Trouble Brewing in Commercial Real Estate - (www.wsj.com) Defaults are rising in a key corner of the commercial real-estate debt market just as borrowing costs are set to jump, raising the likelihood of a slowdown of the $11 trillion U.S. commercial property sector in 2017. A financial crisis-era regulation is about to take effect that is expected to make some commercial real-estate borrowing more expensive and complicated, analysts said. At the same time, interest rates have increased since the election ofDonald Trump as the nation’s 45th president last week and seem poised for a sustained rise from recent historic lows, which would further squeeze an industry built on borrowed money. “I can paint a picture that it could be disastrous, with runaway inflation and high interest rates,” said Charlie Bendit, co-chief executive of Taconic Investment Partners LLC, at a New York industry luncheon last week.

Germany Threatens to Abandon Basel Talks If Demands Not Met - (www.bloomberg.com) Germany’s Bundesbank delivered an ultimatum to other major banking powers including the U.S. that it will walk away from talks on revamping global capital rules unless its key demands are met. Andreas Dombret, a member of the Bundesbank Executive Board, said on Tuesday that Germany won’t accept a deal “at any price.” He laid out a series of demands, including two “essential areas of action” for talks later this month in the Basel Committee on Banking Supervision, the international standard-setter. Both will probably be met with skepticism in Washington.

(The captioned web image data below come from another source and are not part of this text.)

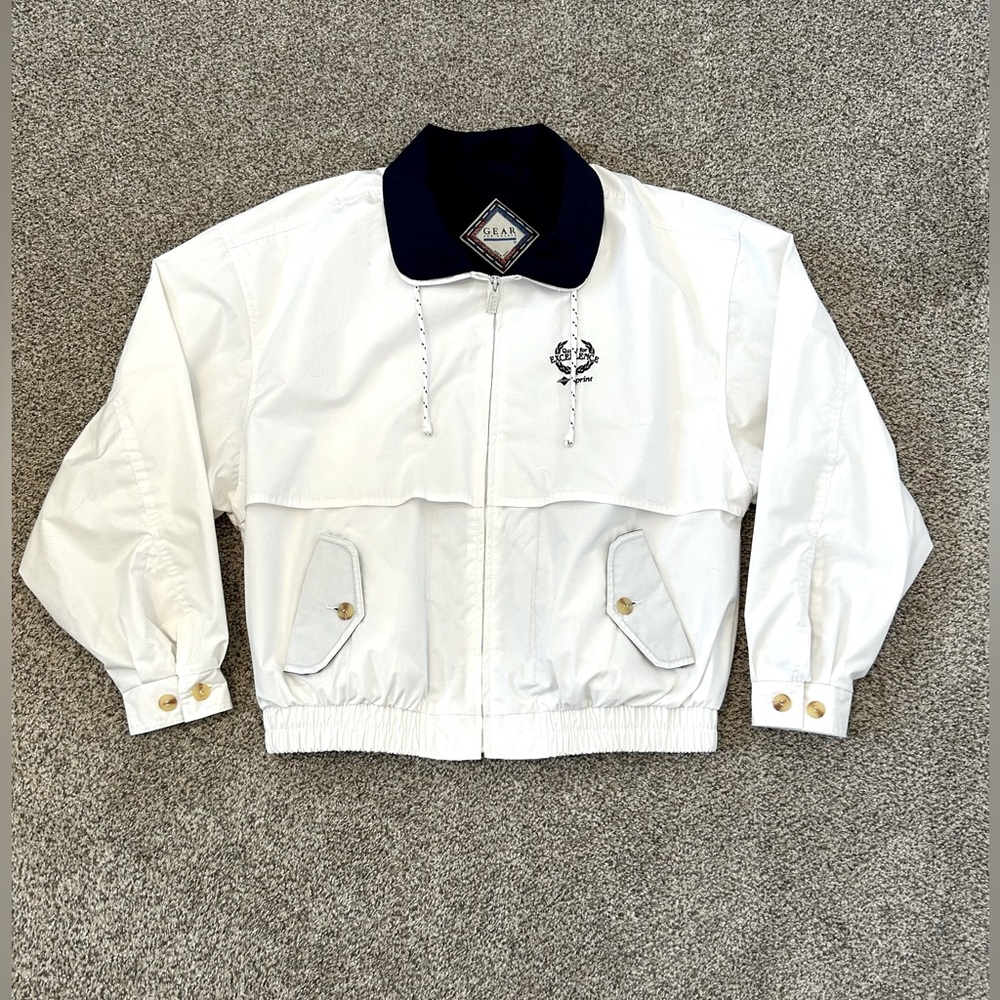 GEAR FOR SPORTS MENS WHITE NAVY VINTAGE SPRINT LOGO WINDBREAKER JACKET SIZE XL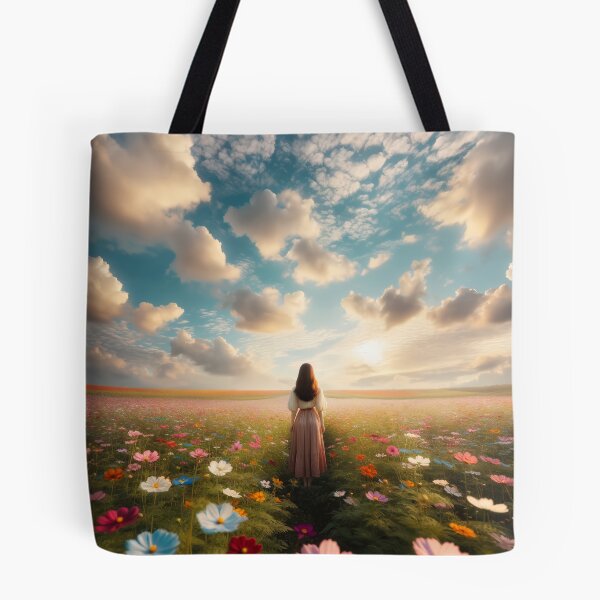 Item preview, Woman standing in the middle of a flower field with gentle clouds in the sky designed and sold by AndreaMart.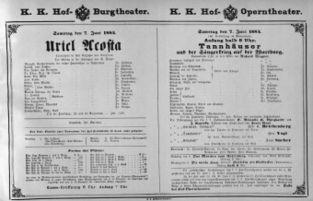 Theaterzettel (Oper und Burgtheater in Wien) 18840607 Seite: 1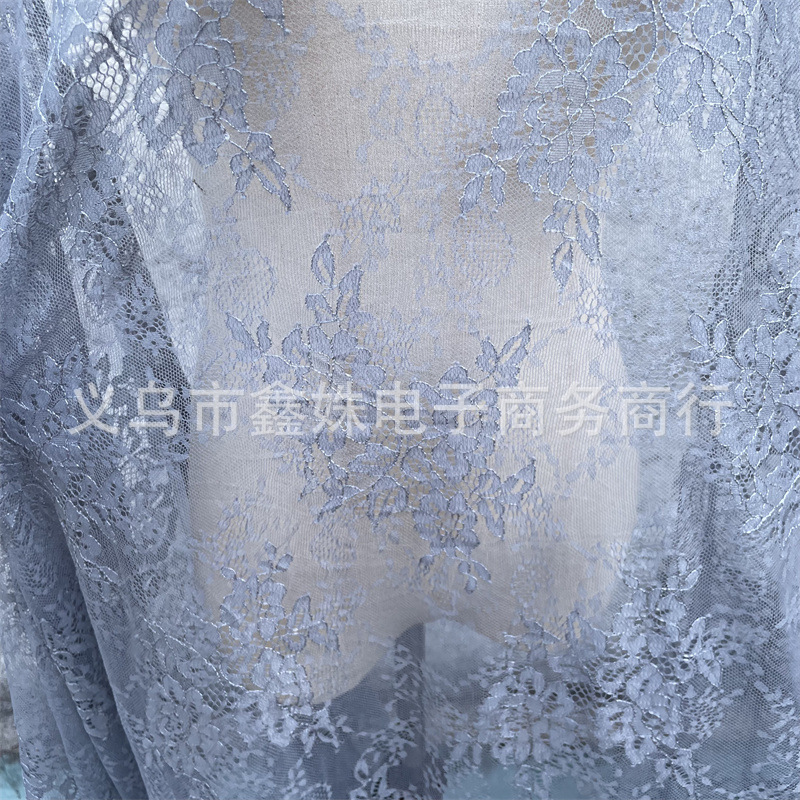 外贸爆款非洲黑人Chantillylace幅宽1.5m*3m厂家现货眼睫毛花详情37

U.S. panel says China state firms should be banned from buying U.S. companies - (www.reuters.com) A U.S. congressional commission charged with monitoring security and trade links between the United States and China has recommended that CFIUS, the body that vets acquisitions from foreign firms, be required to block purchases from Chinese state-owned companies. In its annual report to the U.S. Congress, the U.S.-China Economic and Security Review Commission said on Wednesday the Chinese Communist Party has used state-owned enterprises (SOEs) as the primary economic tool to advance and achieve its national security objectives. "The Commission recommends Congress amend the statute authorizing the Committee on Foreign Investment in the United States (CFIUS) to bar Chinese state-owned enterprises from acquiring or otherwise gaining effective control of U.S. companies," the report said.

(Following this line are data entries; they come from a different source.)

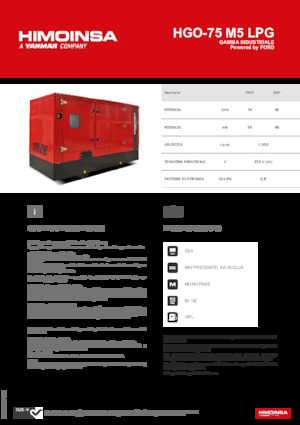 Benzinski generatori struje HIMOINSA HGO-75 M5 LPG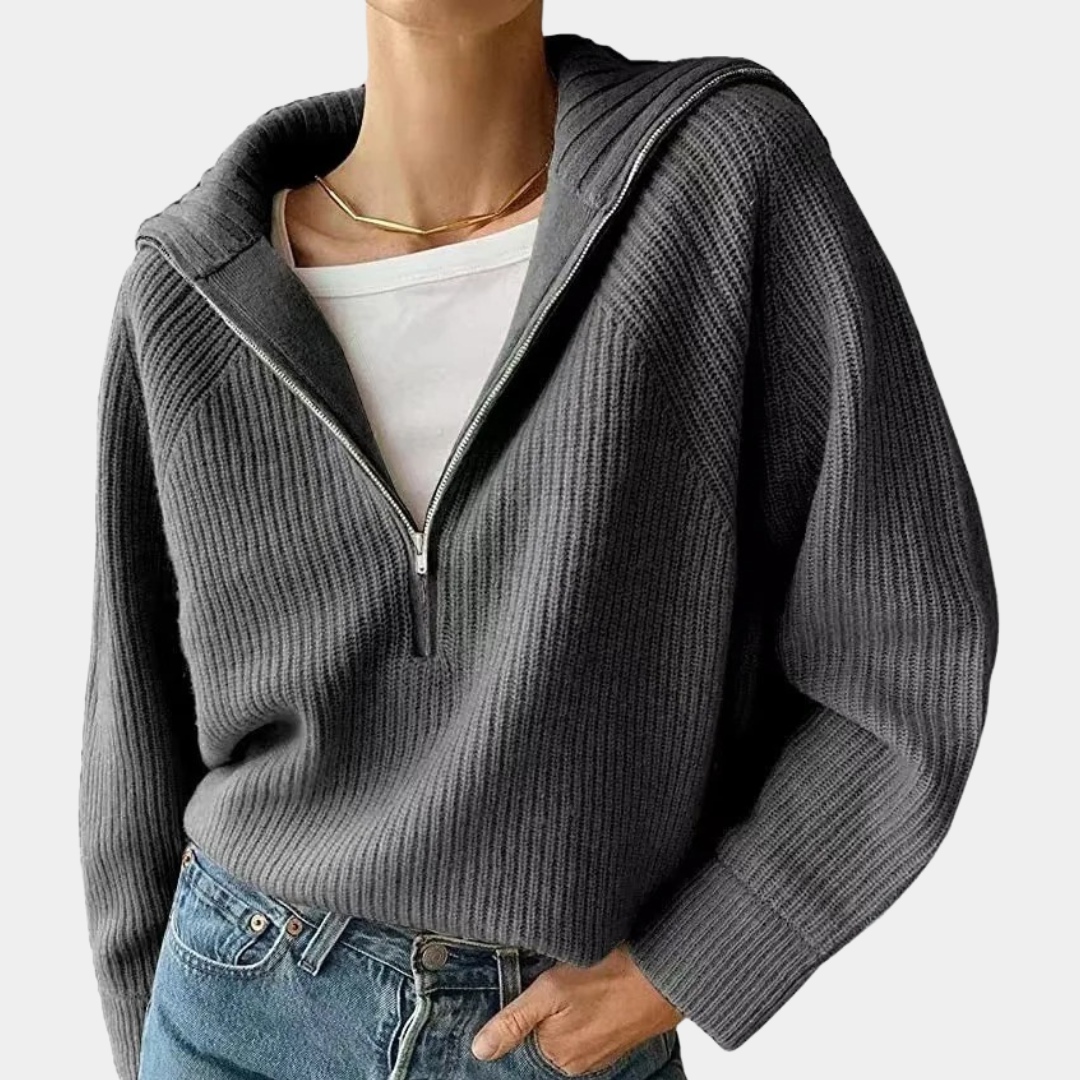 Damen Pullover aus Gerippter Baumwolle mit Halbem Reißverschluss | Entspannte Passform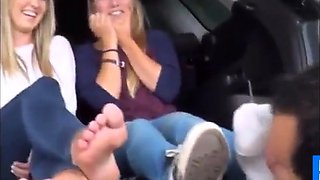Foot Fetish Fun in the Car with My Amateur Slave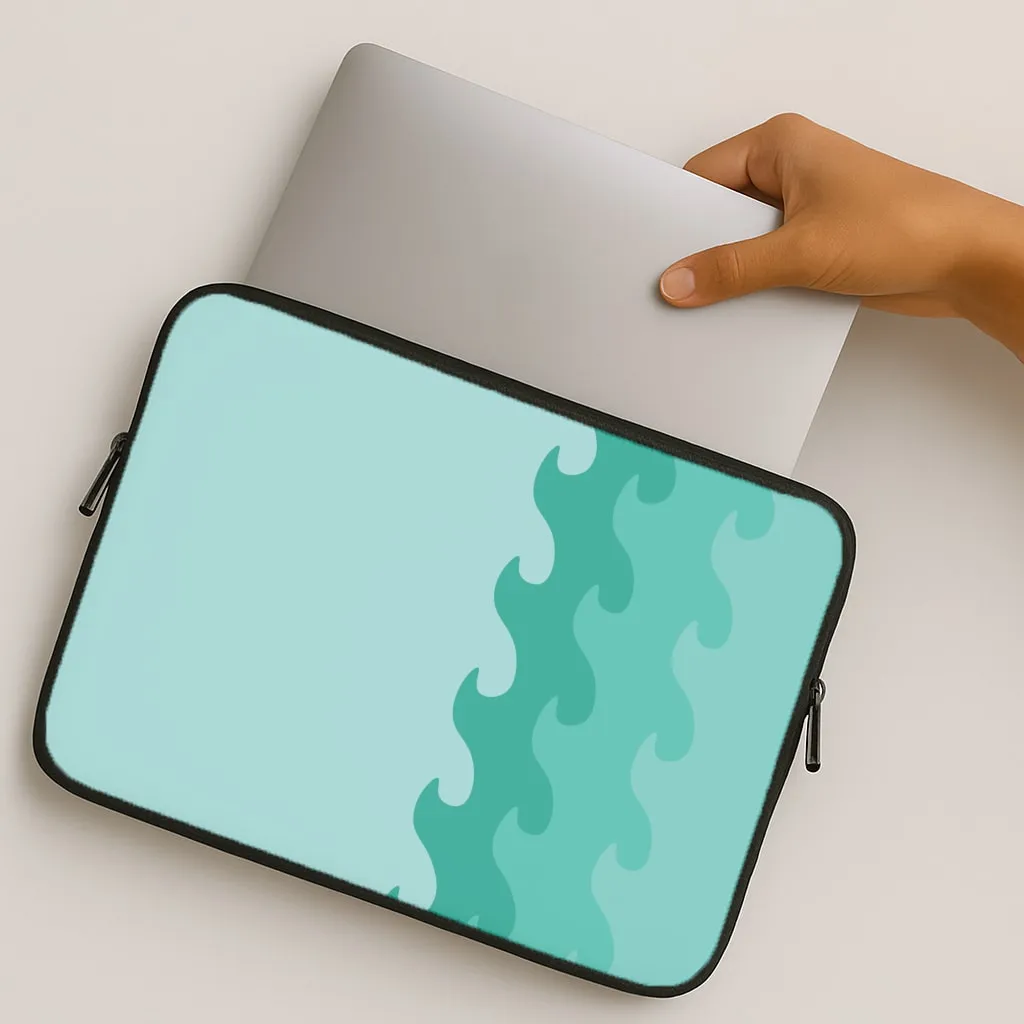 Flexible Layer Design Cyan Beach Waves Pattern Laptop Sleeve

Who’ll Get Hit by Fallout from the $11-Trillion Commercial Property Bubble in the US? - (www.wolfstreet.com) Warnings about the loans, bonds, and commercial-mortgage-backed securities (CMBS) tied to the vast $11-trillion commercial property sector in the US have been hailing down for months. Moody’s Investor Services just warned about the rising delinquency rate of some $360 billion in CMBS it rates. Delinquencies of 60+ days jumped from 4.6% last year to 5.6% in September. Fitch Ratings has been fretting about valuations in the sector, and CMBS, for months. “Valuation and lending trends are not sustainable in the medium term,” it said most recently in its November report. It pinpointed debt backed by apartment buildings as a particular trouble spot. But now it’s also fretting about construction loans, which “experienced the highest loss severity in the last crisis, and we expect a similar trend in the next downturn,” it said.